:: Records for this exercise ::
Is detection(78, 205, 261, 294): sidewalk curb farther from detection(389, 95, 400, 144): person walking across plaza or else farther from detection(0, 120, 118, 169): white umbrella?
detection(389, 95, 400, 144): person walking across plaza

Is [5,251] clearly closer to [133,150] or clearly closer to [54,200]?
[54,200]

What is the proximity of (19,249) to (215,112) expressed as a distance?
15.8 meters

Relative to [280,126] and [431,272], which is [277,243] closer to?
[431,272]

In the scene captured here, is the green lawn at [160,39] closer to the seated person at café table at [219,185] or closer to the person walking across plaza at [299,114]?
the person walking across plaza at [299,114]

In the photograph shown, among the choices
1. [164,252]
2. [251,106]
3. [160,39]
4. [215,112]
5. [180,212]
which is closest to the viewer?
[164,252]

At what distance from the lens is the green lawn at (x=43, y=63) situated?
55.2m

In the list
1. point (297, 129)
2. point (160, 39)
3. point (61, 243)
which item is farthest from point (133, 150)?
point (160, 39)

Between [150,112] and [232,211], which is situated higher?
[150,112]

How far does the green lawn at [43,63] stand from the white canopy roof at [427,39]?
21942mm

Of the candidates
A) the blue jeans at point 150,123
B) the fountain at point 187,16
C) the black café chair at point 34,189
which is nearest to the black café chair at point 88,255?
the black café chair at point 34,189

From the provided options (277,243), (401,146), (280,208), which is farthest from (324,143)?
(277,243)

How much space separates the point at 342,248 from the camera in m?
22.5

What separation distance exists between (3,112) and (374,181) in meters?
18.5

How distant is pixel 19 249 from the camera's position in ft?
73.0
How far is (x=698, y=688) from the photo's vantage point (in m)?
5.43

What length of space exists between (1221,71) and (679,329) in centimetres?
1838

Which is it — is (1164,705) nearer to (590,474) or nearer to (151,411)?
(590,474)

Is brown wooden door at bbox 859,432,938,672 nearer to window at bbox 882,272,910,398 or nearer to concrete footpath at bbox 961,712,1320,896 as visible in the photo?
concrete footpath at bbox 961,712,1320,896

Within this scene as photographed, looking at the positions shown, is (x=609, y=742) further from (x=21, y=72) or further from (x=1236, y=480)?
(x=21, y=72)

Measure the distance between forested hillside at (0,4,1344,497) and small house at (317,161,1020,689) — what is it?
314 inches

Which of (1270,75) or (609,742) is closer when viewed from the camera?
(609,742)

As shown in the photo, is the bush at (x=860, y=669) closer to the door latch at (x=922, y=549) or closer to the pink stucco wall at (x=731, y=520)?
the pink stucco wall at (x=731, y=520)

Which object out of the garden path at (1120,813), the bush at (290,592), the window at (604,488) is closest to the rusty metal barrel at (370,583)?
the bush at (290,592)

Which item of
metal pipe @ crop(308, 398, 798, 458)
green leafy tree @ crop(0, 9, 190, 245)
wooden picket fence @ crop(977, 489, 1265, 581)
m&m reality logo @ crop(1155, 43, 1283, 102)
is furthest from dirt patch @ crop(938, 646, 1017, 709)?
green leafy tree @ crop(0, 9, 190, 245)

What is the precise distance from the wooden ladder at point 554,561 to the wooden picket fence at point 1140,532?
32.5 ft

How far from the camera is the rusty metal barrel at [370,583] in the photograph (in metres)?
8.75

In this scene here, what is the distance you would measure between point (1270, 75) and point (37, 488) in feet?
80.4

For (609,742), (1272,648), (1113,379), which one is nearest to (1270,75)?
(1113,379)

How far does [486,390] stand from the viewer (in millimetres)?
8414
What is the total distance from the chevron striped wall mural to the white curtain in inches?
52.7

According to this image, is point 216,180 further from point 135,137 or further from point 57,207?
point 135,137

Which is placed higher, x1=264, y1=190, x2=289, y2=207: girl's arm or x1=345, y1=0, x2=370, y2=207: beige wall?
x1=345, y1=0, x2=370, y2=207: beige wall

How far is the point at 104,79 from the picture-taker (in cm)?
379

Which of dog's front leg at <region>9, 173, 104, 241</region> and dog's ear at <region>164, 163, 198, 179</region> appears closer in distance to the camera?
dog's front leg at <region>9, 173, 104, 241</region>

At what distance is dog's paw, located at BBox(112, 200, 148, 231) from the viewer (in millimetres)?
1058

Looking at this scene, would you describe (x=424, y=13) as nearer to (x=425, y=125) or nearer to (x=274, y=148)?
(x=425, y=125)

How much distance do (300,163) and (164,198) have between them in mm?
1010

:: Requirements ::
Scale the material from the line containing "At what distance is" through its end: copy every line again, requests included unchanged, but multiply each number in the answers, whether a distance or a coordinate, by 2.6 and round to a whole number, with halves rounding up.

:: Correct answer ::
At what distance is dog's paw, located at BBox(112, 200, 148, 231) from the viewer (in millimetres)?
2751

Looking at this scene, would you describe (x=424, y=13) as nearer to (x=425, y=125) or nearer to (x=274, y=148)?
(x=1105, y=325)

How much distance do (300,163) and (164,198) have between them in mm?
2626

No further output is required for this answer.